YOUR OBJECTIVE:
In the Greek song recital review, copy everything from "All of the works" down to "twentieth-century Greek composers.", substituting "Ravel" for "Maurice Ravel".

--- EXERCISE TEXT ---

Wednesday, May 12, 2010

Music | NYC, An Evening of Greek Song

The Onassis Cultural Center, recently the host of a fascinating exhibition on El Greco’s Iconographical School, provided the space for a recital: VOICE VERSES: An Evening of Poetry Set to Music on Tuesday, May 11, 2010, at 7:00 P.M.

The Center is located in the Olympic Tower on Fifth Avenue, New York, with the entrance on 51st street.

The Center’s exhibition/performance space is much more modest, being located on a lower level, with small rooms and dropped ceilings. A cascading waterfall and fountain visible through glass in the room does provide some visual interest to the setting.

The performers were Irini Karaianni, mezzo-soprano, accompanied by Nikolaos Laaris on the piano.

All of the works were sung very ably by Ms. Karaianni in the original Greek.
Cinq Mélodies populaires grecques by Maurice Ravel (1875-1937), with texts based on Greek folk songs closed the recital. The majority of the program, works not frequently heard in recital, were by twentieth-century Greek composers.


The program opened with the U.S. premiere of four songs by the composer Sayvas Kassotis (b. 1948), with texts by C. P. Cavafy. A medical doctor by profession, Kassotis’ music hovered in the lower register with bass ostinati in the piano, and minor modes in the melody, complementing the melancholic poems of love.
Two songs by Manos Hadjidakis (1925-1994) from his Magnus Eroticus song cycle, opus 30, with texts by Odysseus Elytis and F. G. Lorca (translated into Greek) followed. These likewise featured lower registers, with an almost elegaic tone—-a departure from his music for the film Never on Sunday.
Mikis Theodorakis (b. 1925), who composed the music for the film Zorba, contributed the next four songs. These were brighter, lovely works, set in major keys. Writing for the voice was dramatic, with the piano doubling the melody in the voice.
The next two works were by Periklis Koukos (b. 1960). The first, “Nocturne”, from Manuel Salinas, his children’s opera was in a lighter, brighter, sprightly setting.
The poetry of C. P. Cavafy provided the text for two songs by Dimitris Papadimitriou (b. 1959). In contrast to the earlier works, there was prominent figuration in the upper registers of the piano, with modal melodies.

The aforementioned works by Ravel ended the program.

The evening was a wonderful presentation of the songs. Many in the audience were familiar with the works, as humming and ahs of recognition were heard throughout the program. The songs were instantly accessible, on the whole diatonic, strophic, four-bar melodies, in a very popular vein. The piano provided a suitable accompaniment to the dramatic voice of Ms. Karaianni.

--- MATERIAL PROVIDED ---

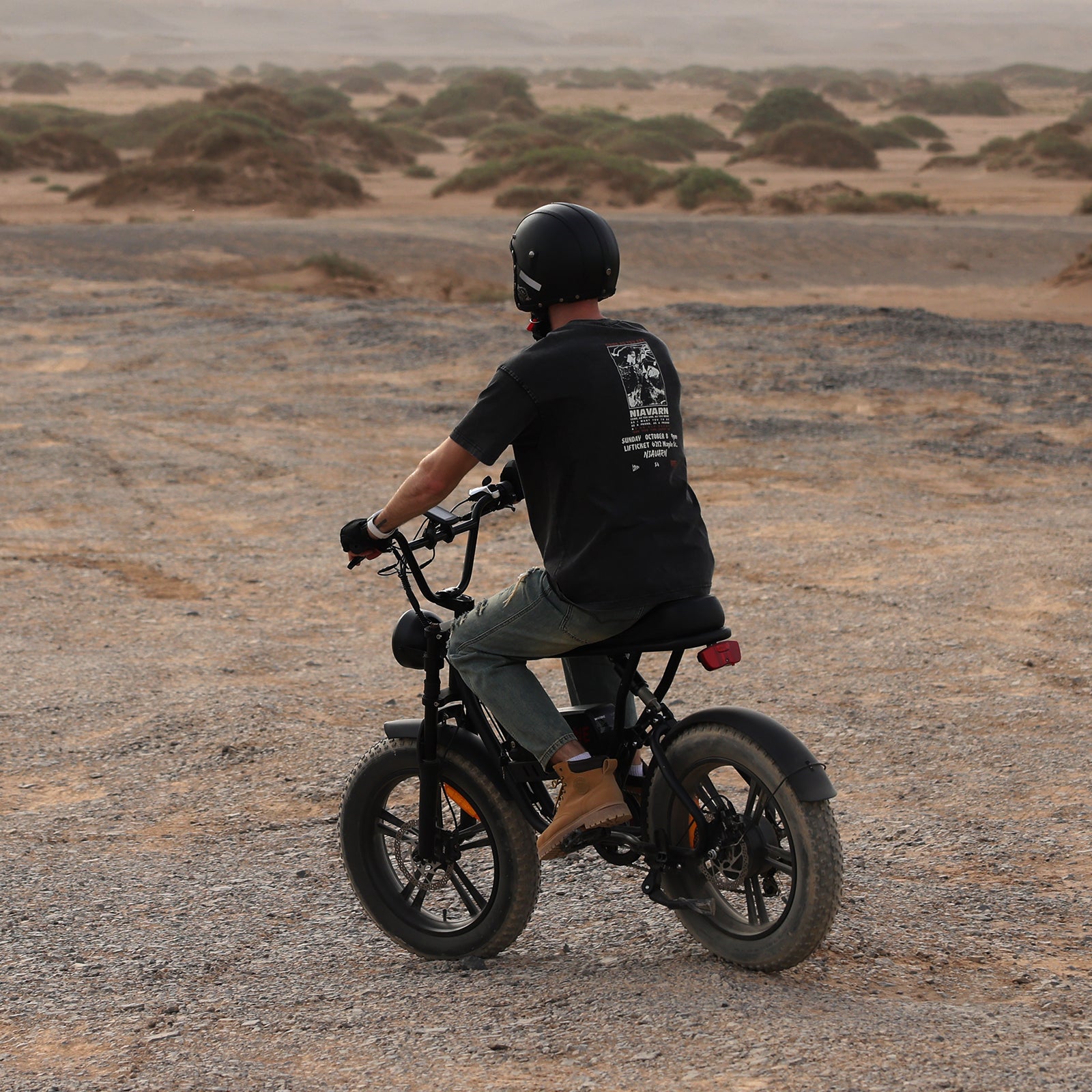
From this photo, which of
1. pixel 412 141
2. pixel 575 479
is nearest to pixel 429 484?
pixel 575 479

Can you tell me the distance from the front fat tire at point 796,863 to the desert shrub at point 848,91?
8883 cm

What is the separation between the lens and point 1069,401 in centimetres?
1380

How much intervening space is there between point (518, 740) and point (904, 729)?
3.01 m

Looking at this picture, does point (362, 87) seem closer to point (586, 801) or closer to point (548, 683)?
point (548, 683)

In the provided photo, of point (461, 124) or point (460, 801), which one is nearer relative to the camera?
point (460, 801)

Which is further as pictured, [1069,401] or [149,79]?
[149,79]

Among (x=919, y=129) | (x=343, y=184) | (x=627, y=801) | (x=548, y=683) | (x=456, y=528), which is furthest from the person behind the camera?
(x=919, y=129)

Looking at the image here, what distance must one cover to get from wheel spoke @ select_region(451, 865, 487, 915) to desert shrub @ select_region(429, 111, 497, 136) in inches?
2281

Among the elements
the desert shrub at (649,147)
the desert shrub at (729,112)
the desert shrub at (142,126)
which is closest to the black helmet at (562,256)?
the desert shrub at (649,147)

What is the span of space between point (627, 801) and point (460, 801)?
51 cm

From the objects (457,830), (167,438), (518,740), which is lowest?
(167,438)

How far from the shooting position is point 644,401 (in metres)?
3.52

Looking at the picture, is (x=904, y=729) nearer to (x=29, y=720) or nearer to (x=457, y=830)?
(x=457, y=830)

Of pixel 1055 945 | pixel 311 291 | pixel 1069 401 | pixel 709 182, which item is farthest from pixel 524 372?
pixel 709 182
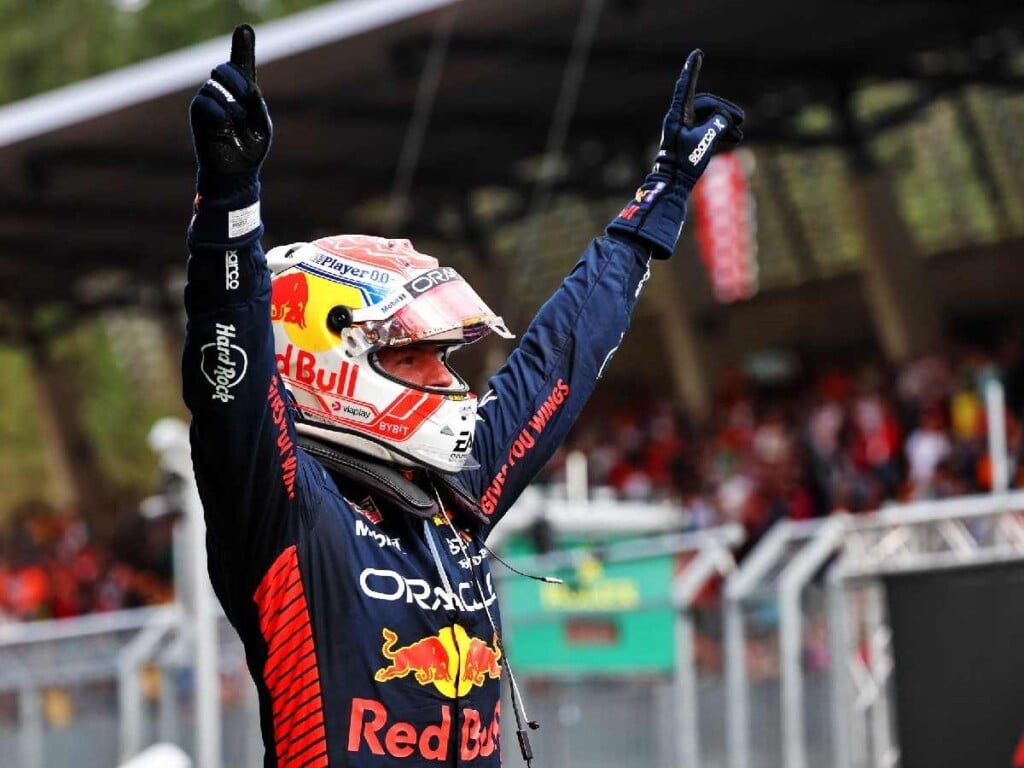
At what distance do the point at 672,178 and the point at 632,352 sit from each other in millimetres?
22422

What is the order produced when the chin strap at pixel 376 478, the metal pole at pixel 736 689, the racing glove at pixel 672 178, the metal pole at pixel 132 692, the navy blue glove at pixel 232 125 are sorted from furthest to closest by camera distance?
1. the metal pole at pixel 132 692
2. the metal pole at pixel 736 689
3. the racing glove at pixel 672 178
4. the chin strap at pixel 376 478
5. the navy blue glove at pixel 232 125

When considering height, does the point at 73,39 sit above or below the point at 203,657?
above

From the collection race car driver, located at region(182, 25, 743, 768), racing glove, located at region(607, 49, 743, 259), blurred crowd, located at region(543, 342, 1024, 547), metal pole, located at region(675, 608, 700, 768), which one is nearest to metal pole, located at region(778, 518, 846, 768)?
metal pole, located at region(675, 608, 700, 768)

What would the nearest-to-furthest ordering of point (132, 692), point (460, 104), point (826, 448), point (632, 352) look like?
1. point (132, 692)
2. point (826, 448)
3. point (460, 104)
4. point (632, 352)

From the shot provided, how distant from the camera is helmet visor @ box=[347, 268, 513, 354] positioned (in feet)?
10.7

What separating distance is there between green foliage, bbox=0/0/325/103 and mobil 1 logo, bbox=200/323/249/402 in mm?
25327

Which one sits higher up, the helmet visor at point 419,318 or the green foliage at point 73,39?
the green foliage at point 73,39

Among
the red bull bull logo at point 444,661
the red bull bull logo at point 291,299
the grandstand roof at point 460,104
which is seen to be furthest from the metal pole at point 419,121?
the red bull bull logo at point 444,661

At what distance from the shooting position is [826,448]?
15.1m

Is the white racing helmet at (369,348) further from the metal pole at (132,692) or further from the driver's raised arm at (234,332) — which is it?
the metal pole at (132,692)

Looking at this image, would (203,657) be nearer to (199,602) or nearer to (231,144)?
(199,602)

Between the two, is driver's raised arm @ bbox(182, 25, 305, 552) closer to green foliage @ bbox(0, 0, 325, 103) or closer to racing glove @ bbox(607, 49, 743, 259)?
racing glove @ bbox(607, 49, 743, 259)

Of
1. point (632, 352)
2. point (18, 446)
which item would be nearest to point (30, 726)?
point (632, 352)

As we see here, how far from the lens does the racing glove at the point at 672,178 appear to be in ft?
12.4
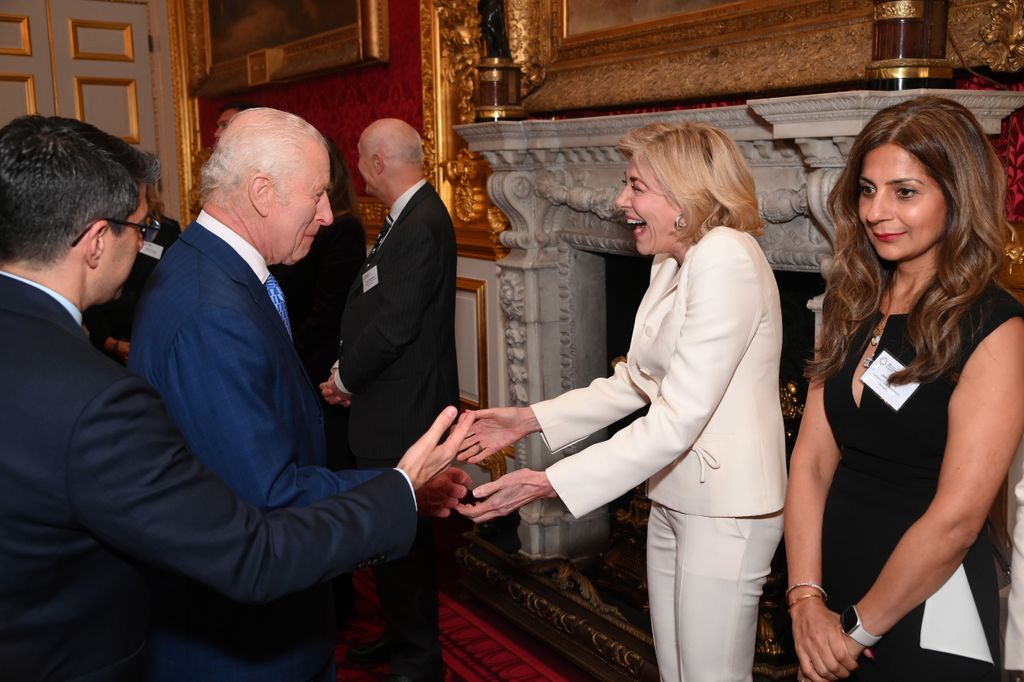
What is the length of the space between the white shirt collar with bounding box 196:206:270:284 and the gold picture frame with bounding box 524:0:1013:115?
6.63ft

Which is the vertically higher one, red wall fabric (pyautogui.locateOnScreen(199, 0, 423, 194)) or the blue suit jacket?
red wall fabric (pyautogui.locateOnScreen(199, 0, 423, 194))

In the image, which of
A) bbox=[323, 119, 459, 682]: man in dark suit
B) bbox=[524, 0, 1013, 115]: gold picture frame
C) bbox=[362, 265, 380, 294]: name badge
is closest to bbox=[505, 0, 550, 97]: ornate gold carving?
bbox=[524, 0, 1013, 115]: gold picture frame

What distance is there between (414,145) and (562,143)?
2.68ft

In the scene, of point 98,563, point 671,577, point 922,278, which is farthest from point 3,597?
point 922,278

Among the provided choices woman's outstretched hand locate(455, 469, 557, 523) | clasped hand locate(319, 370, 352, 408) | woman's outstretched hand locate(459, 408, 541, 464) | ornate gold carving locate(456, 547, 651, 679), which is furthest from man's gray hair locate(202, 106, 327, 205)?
ornate gold carving locate(456, 547, 651, 679)

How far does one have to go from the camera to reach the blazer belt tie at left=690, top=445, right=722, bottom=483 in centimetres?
227

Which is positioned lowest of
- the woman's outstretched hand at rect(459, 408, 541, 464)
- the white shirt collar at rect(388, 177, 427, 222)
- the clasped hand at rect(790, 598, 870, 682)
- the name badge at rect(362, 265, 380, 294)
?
the clasped hand at rect(790, 598, 870, 682)

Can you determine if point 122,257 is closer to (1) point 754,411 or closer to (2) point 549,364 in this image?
(1) point 754,411

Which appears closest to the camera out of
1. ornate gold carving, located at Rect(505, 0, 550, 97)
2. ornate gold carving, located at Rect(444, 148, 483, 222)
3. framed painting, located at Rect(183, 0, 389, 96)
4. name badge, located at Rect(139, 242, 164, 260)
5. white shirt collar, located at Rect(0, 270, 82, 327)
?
white shirt collar, located at Rect(0, 270, 82, 327)

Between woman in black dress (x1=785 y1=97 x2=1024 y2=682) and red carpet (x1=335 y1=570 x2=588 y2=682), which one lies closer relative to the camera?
woman in black dress (x1=785 y1=97 x2=1024 y2=682)

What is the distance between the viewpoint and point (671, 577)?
2.41 metres

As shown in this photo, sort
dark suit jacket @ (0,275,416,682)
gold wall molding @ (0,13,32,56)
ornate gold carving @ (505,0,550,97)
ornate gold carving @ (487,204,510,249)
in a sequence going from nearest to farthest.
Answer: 1. dark suit jacket @ (0,275,416,682)
2. ornate gold carving @ (505,0,550,97)
3. ornate gold carving @ (487,204,510,249)
4. gold wall molding @ (0,13,32,56)

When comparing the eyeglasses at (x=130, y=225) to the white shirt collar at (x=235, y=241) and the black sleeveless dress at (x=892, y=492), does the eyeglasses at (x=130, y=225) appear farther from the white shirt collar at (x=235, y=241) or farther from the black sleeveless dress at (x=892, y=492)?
the black sleeveless dress at (x=892, y=492)

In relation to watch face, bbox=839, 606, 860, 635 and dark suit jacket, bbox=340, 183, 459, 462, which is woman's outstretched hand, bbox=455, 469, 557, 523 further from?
dark suit jacket, bbox=340, 183, 459, 462
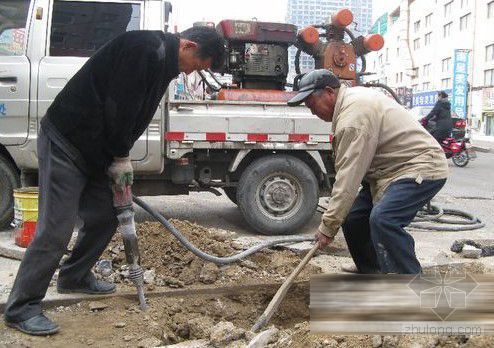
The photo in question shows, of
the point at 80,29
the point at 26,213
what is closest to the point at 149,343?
the point at 26,213

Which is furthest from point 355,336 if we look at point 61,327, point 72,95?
point 72,95

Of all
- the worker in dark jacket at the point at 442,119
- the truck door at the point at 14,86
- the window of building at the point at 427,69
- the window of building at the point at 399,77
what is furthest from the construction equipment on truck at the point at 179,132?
the window of building at the point at 399,77

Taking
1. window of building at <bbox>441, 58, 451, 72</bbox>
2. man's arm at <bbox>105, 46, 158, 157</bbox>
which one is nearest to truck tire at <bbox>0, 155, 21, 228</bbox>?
man's arm at <bbox>105, 46, 158, 157</bbox>

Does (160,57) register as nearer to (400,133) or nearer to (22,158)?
(400,133)

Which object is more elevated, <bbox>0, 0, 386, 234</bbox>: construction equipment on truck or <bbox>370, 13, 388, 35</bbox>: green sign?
<bbox>370, 13, 388, 35</bbox>: green sign

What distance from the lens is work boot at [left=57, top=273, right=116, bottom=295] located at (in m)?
3.79

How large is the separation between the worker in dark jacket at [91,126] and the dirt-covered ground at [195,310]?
30cm

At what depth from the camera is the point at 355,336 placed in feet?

---

RESPONSE AREA:
All of the works were sung very ably by Ms. Karaianni in the original Greek.
Cinq Mélodies populaires grecques by Ravel (1875-1937), with texts based on Greek folk songs closed the recital. The majority of the program, works not frequently heard in recital, were by twentieth-century Greek composers.